Total power consumption by the system and its RAIDs is about 2500W.
- Got the Lexmark Optra C printer fixed. The repair guy opened it up and
found a small torn corner of paper wedged inside the guts of the printer.
Framed the corner as a keepsake.
- Started work on a disk mounting script for the online systems so that
the big RAID area with the main wavepool does not have to be mounted
automatically at boot time. The temporary wavepool disks can hold up
to about 48 hours of data, so the main wavepool does not have to be
mounted at boot time.
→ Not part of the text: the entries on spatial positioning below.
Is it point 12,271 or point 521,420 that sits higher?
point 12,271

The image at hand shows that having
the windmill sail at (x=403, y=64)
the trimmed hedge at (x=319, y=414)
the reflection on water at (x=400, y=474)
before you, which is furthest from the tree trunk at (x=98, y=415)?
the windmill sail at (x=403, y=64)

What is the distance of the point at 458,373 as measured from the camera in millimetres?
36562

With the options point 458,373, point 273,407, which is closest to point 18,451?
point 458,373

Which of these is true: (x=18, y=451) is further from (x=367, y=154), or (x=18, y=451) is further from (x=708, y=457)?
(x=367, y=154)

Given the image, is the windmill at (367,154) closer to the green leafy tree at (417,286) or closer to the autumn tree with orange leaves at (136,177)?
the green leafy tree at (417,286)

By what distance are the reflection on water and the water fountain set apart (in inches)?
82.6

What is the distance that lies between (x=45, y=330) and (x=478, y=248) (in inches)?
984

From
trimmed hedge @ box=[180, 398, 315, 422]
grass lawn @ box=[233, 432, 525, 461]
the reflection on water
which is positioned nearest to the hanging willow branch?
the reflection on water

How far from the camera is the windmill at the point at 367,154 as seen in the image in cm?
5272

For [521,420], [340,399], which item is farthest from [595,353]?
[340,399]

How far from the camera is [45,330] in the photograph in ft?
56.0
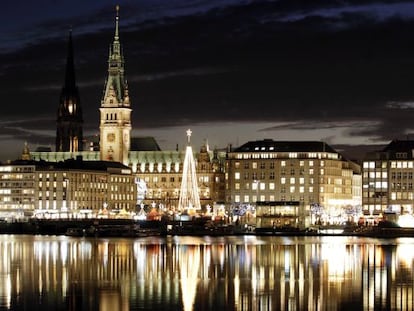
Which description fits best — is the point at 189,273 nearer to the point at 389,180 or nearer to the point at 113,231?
the point at 113,231

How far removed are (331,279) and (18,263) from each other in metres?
25.3

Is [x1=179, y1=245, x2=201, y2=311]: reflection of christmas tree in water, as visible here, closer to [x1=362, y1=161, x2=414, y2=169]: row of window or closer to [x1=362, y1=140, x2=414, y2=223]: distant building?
[x1=362, y1=140, x2=414, y2=223]: distant building

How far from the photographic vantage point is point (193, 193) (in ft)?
577

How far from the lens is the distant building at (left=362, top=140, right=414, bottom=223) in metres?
185

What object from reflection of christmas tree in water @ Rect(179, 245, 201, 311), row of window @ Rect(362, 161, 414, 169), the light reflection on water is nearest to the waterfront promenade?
row of window @ Rect(362, 161, 414, 169)

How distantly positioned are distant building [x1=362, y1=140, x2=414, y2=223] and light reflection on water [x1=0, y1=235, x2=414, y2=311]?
282ft

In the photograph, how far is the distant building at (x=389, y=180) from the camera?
7283 inches

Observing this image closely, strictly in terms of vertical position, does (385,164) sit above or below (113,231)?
above

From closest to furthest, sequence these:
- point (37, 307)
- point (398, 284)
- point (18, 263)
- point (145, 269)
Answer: point (37, 307), point (398, 284), point (145, 269), point (18, 263)

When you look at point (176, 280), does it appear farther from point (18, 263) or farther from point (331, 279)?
point (18, 263)

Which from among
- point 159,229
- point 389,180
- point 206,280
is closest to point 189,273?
point 206,280

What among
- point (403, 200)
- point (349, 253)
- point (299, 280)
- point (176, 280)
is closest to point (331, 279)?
point (299, 280)

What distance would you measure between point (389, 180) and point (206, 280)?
122181 millimetres

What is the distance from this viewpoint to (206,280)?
2665 inches
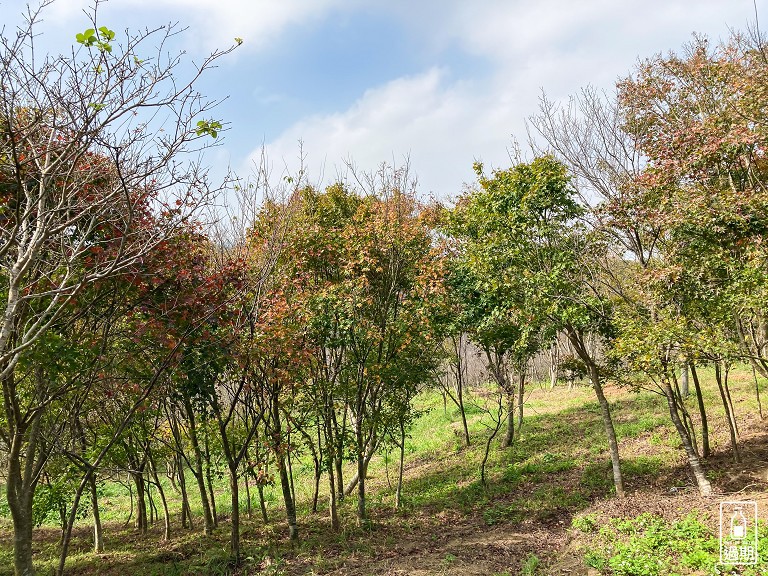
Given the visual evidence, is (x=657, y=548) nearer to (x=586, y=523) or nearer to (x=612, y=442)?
(x=586, y=523)

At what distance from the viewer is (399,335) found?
35.3 feet

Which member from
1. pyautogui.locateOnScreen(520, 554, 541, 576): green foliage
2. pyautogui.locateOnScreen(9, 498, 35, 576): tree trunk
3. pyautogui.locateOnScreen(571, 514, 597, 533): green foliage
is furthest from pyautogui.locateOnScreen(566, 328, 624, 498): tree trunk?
pyautogui.locateOnScreen(9, 498, 35, 576): tree trunk

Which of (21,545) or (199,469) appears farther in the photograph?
(199,469)

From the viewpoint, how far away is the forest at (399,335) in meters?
6.61

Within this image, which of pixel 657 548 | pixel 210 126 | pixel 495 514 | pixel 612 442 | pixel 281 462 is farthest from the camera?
pixel 495 514

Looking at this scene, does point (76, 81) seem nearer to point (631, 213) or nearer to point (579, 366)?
point (631, 213)

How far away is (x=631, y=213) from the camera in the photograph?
9.48 m

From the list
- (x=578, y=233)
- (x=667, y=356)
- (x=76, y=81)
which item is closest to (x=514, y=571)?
(x=667, y=356)

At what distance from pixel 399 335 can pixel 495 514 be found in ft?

Having the fsck running while the system is up
and taking data could reduce crash recovery time from 3+ hours to about
20-30 minutes.
***
- The new server for the Community Internet Intensity Maps came online this
month. This machine replaces an old Sun workstation that was severely
overloaded by this task. The new server is a dual-processor Athlon-based
PC running FreeBSD Unix.
- Set up the new RAID for one of the Trinet online systems. The new RAID
is a twelve-disk IDE-based RAID-5 array, with about 850GB of storage
capacity and a hot spare disk.
- Worked with the Shakemap group to put their pages up on the main
USGS Earthquake Hazards Program web site. Prior to this, their maps
were only available on the Trinet web site.
- M4.9 event near Gilroy on May 13 caused a large surge of traffic to the
USGS web servers. All the servers worked well, except for the Menlo Park
site. Worked with Menlo Park to identify and correct the problems there.